My first open source contribution of 2020 got accepted & published!
It’s a custom Apollo GraphQL Link for user auth. When I first encountered JWTs, I learned they have nicer scaling properties (vs. traditional session auth) but at the cost of FE complexity (handling token renewals). This project handles token renewal in a more seamless way and IMO delivers a nicer UX. If you are part of car leasing industry, those are the 15 Terms Everyone in the Ford Transit Custom Lease Industry Should Know.

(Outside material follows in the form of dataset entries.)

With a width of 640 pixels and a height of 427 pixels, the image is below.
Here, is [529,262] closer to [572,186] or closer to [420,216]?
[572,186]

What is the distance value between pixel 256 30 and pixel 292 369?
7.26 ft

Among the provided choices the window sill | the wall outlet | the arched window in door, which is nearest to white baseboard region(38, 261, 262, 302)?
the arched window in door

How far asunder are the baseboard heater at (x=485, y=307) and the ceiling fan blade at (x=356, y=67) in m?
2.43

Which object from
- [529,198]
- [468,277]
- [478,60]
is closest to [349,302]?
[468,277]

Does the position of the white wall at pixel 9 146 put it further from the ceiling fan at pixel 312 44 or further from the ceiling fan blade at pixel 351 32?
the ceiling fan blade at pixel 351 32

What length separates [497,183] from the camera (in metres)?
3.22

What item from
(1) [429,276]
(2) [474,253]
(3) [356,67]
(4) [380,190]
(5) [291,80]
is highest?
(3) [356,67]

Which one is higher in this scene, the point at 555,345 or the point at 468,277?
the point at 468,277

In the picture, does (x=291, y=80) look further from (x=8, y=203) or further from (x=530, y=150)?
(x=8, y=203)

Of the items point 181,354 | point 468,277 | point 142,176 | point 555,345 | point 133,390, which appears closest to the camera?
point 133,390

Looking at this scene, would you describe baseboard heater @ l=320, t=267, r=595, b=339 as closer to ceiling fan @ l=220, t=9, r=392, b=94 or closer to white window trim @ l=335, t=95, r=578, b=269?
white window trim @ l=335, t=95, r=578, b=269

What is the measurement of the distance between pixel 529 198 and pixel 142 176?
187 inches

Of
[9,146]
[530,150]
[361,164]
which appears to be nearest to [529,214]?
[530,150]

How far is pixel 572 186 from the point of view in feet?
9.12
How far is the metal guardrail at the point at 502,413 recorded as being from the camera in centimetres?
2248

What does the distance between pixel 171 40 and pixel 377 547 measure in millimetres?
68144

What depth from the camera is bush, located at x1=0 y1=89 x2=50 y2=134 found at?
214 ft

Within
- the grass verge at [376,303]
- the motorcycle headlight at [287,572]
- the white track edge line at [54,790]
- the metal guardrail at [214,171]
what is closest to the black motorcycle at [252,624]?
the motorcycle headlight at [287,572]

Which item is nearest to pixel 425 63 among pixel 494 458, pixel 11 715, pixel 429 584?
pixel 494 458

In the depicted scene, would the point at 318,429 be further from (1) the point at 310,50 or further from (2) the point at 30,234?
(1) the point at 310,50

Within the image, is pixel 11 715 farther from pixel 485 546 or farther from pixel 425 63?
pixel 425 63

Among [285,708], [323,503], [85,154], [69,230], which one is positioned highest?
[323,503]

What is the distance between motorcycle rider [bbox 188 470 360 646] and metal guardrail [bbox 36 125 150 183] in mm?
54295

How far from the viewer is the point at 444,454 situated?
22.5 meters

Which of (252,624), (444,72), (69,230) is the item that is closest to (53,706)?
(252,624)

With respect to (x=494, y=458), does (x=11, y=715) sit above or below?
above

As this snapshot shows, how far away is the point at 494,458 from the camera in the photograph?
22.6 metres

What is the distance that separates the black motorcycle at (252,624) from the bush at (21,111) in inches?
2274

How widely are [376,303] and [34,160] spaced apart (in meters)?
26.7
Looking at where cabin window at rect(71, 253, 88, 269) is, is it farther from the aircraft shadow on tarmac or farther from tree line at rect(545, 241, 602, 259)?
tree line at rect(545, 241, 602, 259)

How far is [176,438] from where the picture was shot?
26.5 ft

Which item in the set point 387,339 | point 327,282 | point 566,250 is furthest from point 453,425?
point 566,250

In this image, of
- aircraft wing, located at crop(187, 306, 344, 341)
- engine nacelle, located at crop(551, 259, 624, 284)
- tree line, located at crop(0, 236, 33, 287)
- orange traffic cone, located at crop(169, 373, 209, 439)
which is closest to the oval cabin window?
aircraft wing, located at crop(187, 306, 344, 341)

If you’re not a React/Apollo GraphQL developer please have my blessing to stop reading now :)
Still here? Cool, more geeky details:
Regarding Apollo 3, which should be released any day now, I was able to easily upgrade all my Apollo usage (Hooks time!), except for this link. I learned it wasn’t backwards compatible with 2. So I decided to fix that, take this library from Apollo 2 ->3, and while I was in there improve the test coverage. Gotta make the most of the Corona downtime right?
So this is a custom Apollo Link, written in TypeScript+ Jest. The Apollo Link API, if you haven’t already seen, is how you compose modular pieces to create the overall GraphQL client you want. For example if your needs grow beyond vanilla queries/mutations into subscriptions/’server push’ you’ll probably want the WebSocket Link. You also might use a custom link as your API usage gets more sophisticated e.g. if you’re interested in batching or retrying queries.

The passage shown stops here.